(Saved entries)
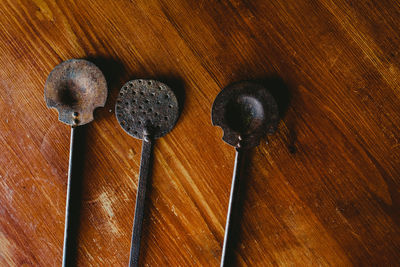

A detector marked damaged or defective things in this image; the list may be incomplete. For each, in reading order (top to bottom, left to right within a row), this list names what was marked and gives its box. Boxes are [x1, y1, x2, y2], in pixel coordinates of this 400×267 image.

rust on metal [44, 58, 108, 126]
rusty metal utensil [44, 59, 108, 267]
rusty metal utensil [115, 79, 179, 267]
rusty metal utensil [212, 81, 278, 267]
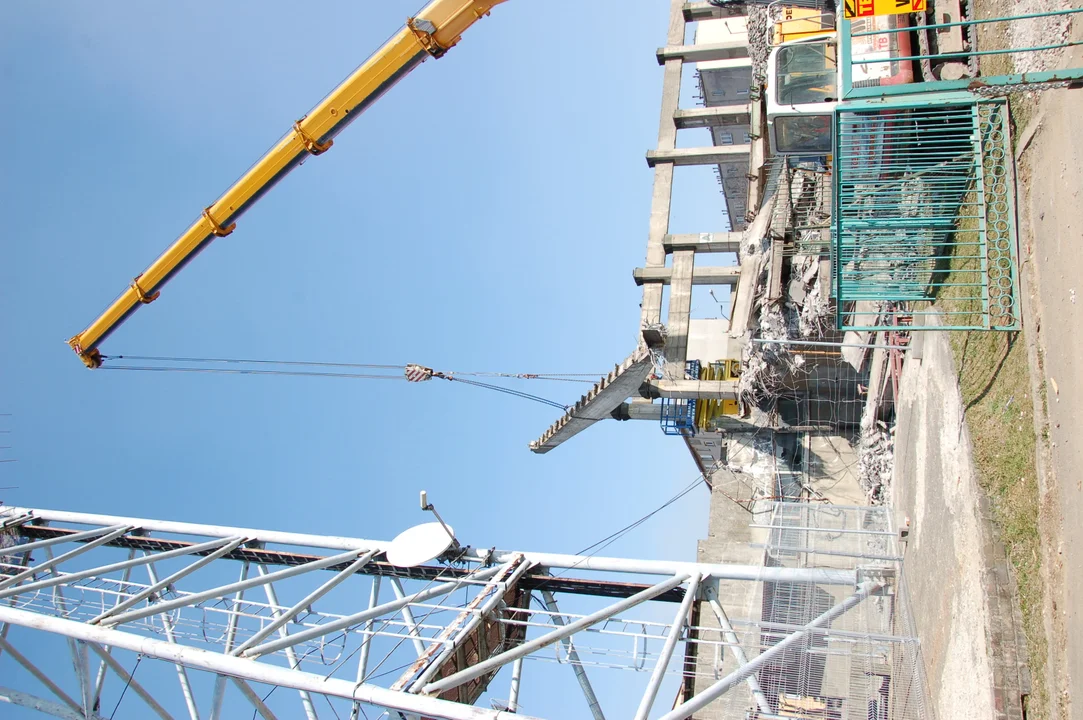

Problem to work on: Give the records again exactly, minus the pictures.

Result of the exercise:
A detector marked damaged or defective things in this image; the list may be incomplete. For each, in reading order (top to bottom, left to right within a row), this list names what was marked and gives its box. Boxes are [x1, y1, x2, y2], in pixel coordinates of this 400×267 image.

rust on metal [44, 58, 108, 126]
rusty metal utensil [44, 59, 108, 267]
rusty metal utensil [115, 79, 179, 267]
rusty metal utensil [212, 81, 278, 267]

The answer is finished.